Network Security Monitoring with the IPCopper USC8032

In addition to threat detection, network security monitoring with the USC8032 also incorporates analytics and forensics, allowing admins to integrate data collection and analysis in order to build a real-time contextual view of the network environment. It’s not about building a fortress around your network, but rather increasing security visibility in the face of persistent attackers and ever-evolving techniques so that you can spot and investigate potential security issues, accelerate threat detection and determine the scope of network compromises.

To set up a network security monitoring with the USC8032, first make a list of your goals, be they watching for specific threats, overseeing aggregate traffic volume for the whole network, select segments or specific equipment, tracking traffic from certain internet locations or managing other tasks.
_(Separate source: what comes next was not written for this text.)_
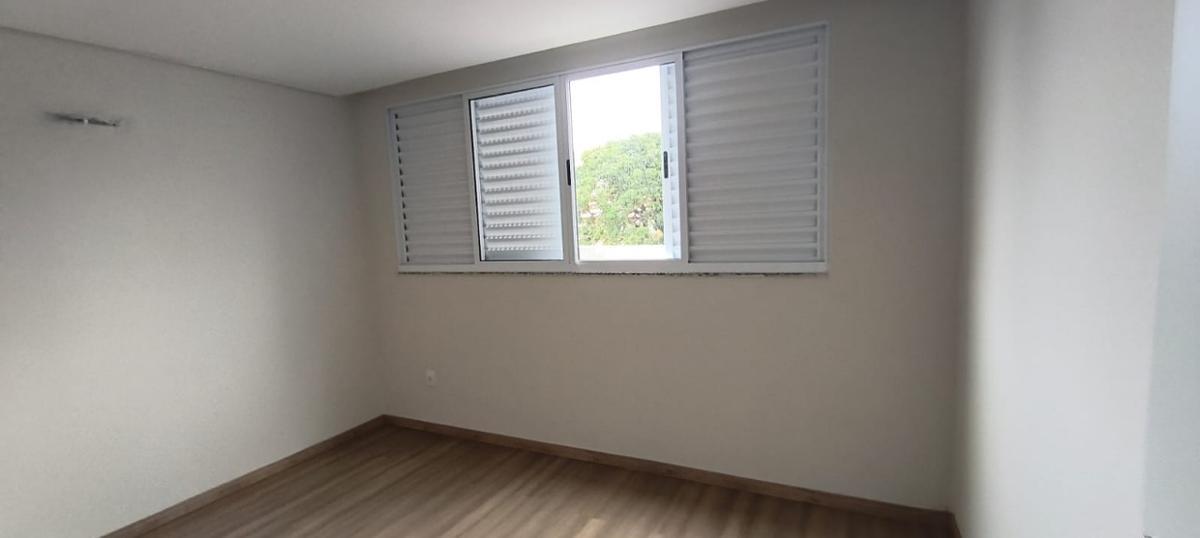 Apartamento, Santa Inês, 3 Quartos, 2 Vagas, 1 Suíte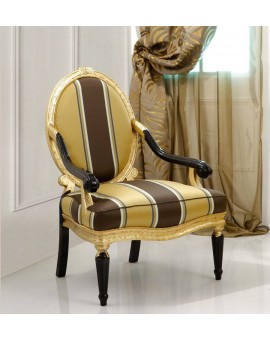 TECNI NOVA мягкая мебель CANDLE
The USC8032’s thousands of rules and virtual data “buckets” allow you to set up monitoring structures for multiple and varied network security tasks.

The next step is to create rule and keyword/signature combinations to model the specific threats you would like to catch or describe the aggregate and specific network traffic behavior to be monitored. Then link each combination of rules for threats and network scenarios to its own bucket, so as to track each individually.

If desired, you may also set up individual triggers for each threat and scenario to send email notifications when the described threat events and modeled scenarios occur on the network. These alerts may be further refined with different parameters based on time of day and day of week, to account for a networks natural ebb and flow of traffic type and volume during working and non-working hours.

While the data buckets may be used purely for statistics and alerts, they may also accumulate the actual matching packets and thereby facilitate analysis and forensic investigation as well as enable real-time graphing and visualization of the threat activity via the USC8032’s graphical XML Workspace.

Post-incident and as new threats emerge and evolve, more rule set combinations may be created to track them. With high-speed packet processing and up to ten thousand possible rules, the USC8032 can monitor a large number of threats at multigigabit speeds (please see the USC8032’s benchmark test results for more performance information).